Table of Contents
Currently generative (or other) models are not very explainable. We cannot exactly pinpoint which part of the representation is responsible for which characteristics of the object. This is because the information of the data is encoded in the implicit form. We cannot identify exactly which component is responsible for which part/segment of the output.
In order to solve this issue, we need to learn disentangled representations of the concepts/objects present in the input (say an image). This poses two sub-problems.
- We need to understand the how many concepts are present and how many we care about?
- We need to be able to manipulate those concepts
- If possible, should be self-supervised i.e no external labels should be used.
- if possible, we should be able to model interactions also i.e a ball is placed on the bedsheet, the bedsheet should have consistent folds in it due to the ball.
The advantages of such model are
- Our models become more explainable
- We get composability, from where we can generate a lot of synthetic examples
- We can learn representations which are transferable
This primer will be primarily an introduction to such models and getting up to speed on the current literature on it (as of December 2020).
- Scene - a setting of a group of objects. So for example, your table (which has laptop, coffee mug, monitor etc) can be a scene.

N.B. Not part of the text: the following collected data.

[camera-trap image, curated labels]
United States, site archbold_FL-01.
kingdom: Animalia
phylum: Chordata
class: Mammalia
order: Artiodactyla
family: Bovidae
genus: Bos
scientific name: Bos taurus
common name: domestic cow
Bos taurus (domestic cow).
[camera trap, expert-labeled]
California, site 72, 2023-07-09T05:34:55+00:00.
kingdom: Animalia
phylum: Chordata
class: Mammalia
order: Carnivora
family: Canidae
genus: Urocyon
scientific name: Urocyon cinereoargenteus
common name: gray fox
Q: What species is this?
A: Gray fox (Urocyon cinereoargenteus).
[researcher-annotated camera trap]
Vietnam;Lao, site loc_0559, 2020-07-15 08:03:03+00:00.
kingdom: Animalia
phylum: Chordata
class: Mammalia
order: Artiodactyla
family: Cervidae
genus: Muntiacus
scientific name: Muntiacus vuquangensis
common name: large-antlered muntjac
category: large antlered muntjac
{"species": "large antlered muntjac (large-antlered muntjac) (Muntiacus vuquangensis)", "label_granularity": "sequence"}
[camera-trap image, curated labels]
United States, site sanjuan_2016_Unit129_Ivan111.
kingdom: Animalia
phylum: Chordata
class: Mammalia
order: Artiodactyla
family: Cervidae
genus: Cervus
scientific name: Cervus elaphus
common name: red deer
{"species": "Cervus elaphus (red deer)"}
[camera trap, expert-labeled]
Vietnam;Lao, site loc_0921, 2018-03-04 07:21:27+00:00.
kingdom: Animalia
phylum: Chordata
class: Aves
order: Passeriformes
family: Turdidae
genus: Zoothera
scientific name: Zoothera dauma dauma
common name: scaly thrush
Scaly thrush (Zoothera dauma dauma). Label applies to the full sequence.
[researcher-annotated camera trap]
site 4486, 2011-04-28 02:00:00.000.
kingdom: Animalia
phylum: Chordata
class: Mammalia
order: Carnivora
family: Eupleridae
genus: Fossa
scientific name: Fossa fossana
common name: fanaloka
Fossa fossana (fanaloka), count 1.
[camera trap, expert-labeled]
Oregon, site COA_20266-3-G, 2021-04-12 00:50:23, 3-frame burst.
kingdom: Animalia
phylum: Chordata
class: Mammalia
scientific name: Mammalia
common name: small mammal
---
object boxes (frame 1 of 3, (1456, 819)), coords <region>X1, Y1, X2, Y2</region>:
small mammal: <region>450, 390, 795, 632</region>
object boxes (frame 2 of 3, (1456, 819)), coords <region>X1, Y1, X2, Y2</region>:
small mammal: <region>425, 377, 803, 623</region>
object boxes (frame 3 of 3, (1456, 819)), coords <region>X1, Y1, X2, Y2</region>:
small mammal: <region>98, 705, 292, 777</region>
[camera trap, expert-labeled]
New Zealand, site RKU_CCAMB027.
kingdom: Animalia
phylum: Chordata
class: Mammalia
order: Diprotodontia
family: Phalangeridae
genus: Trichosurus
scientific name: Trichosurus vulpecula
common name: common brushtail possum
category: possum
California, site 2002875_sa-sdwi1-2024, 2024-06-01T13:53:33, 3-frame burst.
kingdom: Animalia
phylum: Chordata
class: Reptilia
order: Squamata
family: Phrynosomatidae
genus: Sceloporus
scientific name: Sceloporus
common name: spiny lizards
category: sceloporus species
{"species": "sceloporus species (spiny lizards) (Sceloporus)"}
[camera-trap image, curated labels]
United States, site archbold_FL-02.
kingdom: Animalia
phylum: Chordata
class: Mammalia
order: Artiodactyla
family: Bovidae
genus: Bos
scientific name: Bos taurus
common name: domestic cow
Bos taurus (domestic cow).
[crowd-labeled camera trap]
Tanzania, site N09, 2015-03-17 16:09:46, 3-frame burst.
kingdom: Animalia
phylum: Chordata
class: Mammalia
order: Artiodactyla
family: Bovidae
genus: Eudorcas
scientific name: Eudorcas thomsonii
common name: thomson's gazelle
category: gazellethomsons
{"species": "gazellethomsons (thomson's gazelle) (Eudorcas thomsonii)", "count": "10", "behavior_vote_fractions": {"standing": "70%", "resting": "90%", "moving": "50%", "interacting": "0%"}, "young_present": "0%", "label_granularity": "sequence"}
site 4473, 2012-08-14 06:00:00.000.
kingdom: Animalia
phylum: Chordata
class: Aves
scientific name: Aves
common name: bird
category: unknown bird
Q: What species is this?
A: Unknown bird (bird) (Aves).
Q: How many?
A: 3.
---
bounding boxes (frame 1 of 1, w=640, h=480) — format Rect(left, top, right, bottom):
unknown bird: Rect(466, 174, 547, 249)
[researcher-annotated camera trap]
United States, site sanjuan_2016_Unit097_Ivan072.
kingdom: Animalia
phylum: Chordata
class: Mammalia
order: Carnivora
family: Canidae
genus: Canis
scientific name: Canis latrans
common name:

The papers I will be reviewing here are
SPACE: Unsupervised Object-Oriented Scene Representation via Spatial Attention and Decomposition
This paper primarily relates to pictures (we will refer them as scenes from now on, because a scene can have many pictures taken at different angles) which have more than few objects. We would like to have object level representations of each object rather than one big representation for the entire scene.
What was wrong with earlier methods?
This method can separate foreground objects as well as background segments. Earlier methods such as spatial attention and scene mixture were good at either but not both. Earlier methods also didn't scale well.